§ Work required
Bring together every line in the data that includes "level".

═════ Information

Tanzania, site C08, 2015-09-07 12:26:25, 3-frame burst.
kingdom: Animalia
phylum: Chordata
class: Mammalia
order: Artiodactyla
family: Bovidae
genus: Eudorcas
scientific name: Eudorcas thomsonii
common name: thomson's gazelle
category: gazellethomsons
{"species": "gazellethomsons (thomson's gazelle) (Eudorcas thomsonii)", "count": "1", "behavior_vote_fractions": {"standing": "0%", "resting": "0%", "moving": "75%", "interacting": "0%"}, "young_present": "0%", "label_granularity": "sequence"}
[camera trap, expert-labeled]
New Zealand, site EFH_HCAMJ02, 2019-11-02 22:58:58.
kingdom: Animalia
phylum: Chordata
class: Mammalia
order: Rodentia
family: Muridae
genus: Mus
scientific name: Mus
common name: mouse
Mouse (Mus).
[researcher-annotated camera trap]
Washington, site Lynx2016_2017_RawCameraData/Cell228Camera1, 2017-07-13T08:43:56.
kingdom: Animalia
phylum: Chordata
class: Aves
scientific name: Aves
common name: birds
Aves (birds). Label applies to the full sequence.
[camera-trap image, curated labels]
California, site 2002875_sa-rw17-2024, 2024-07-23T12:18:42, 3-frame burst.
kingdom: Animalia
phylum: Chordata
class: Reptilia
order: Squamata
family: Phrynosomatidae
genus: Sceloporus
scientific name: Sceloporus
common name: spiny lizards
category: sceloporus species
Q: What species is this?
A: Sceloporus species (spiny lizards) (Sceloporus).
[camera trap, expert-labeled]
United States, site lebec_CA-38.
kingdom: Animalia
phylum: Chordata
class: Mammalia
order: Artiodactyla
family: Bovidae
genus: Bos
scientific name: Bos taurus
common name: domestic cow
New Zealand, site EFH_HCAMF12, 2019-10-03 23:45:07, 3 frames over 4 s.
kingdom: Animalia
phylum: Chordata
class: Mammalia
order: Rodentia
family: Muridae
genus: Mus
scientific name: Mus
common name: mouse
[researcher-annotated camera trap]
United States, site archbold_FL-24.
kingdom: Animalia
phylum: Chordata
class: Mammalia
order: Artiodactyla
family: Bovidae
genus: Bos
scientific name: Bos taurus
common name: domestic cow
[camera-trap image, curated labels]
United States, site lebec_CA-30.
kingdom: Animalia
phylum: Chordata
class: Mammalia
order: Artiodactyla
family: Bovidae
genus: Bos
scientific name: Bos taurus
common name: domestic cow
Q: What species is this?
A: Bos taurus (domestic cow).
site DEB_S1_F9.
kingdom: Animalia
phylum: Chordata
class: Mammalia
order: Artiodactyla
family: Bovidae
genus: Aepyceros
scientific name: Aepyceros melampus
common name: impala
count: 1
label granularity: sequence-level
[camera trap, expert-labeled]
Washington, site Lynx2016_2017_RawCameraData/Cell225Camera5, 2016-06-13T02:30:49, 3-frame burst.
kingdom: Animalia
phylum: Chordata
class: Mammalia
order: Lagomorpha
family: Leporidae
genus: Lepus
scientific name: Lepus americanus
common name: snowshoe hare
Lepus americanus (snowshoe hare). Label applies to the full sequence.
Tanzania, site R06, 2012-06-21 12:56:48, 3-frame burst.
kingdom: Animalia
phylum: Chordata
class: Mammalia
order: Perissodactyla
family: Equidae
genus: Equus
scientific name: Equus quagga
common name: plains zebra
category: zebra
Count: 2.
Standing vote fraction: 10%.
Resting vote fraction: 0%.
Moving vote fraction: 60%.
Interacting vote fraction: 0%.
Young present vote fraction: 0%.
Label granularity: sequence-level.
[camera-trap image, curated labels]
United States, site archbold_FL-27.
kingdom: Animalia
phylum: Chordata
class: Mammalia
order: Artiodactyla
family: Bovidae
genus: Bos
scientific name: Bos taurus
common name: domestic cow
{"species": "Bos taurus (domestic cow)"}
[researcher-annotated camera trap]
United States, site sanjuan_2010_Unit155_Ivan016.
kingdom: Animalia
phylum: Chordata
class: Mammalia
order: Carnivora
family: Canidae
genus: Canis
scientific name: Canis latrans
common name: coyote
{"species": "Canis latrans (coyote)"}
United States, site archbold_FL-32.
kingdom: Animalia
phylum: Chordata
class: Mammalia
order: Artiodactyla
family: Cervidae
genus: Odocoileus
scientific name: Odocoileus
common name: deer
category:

══════════

§ Task result
label granularity: sequence-level
Label granularity: sequence-level.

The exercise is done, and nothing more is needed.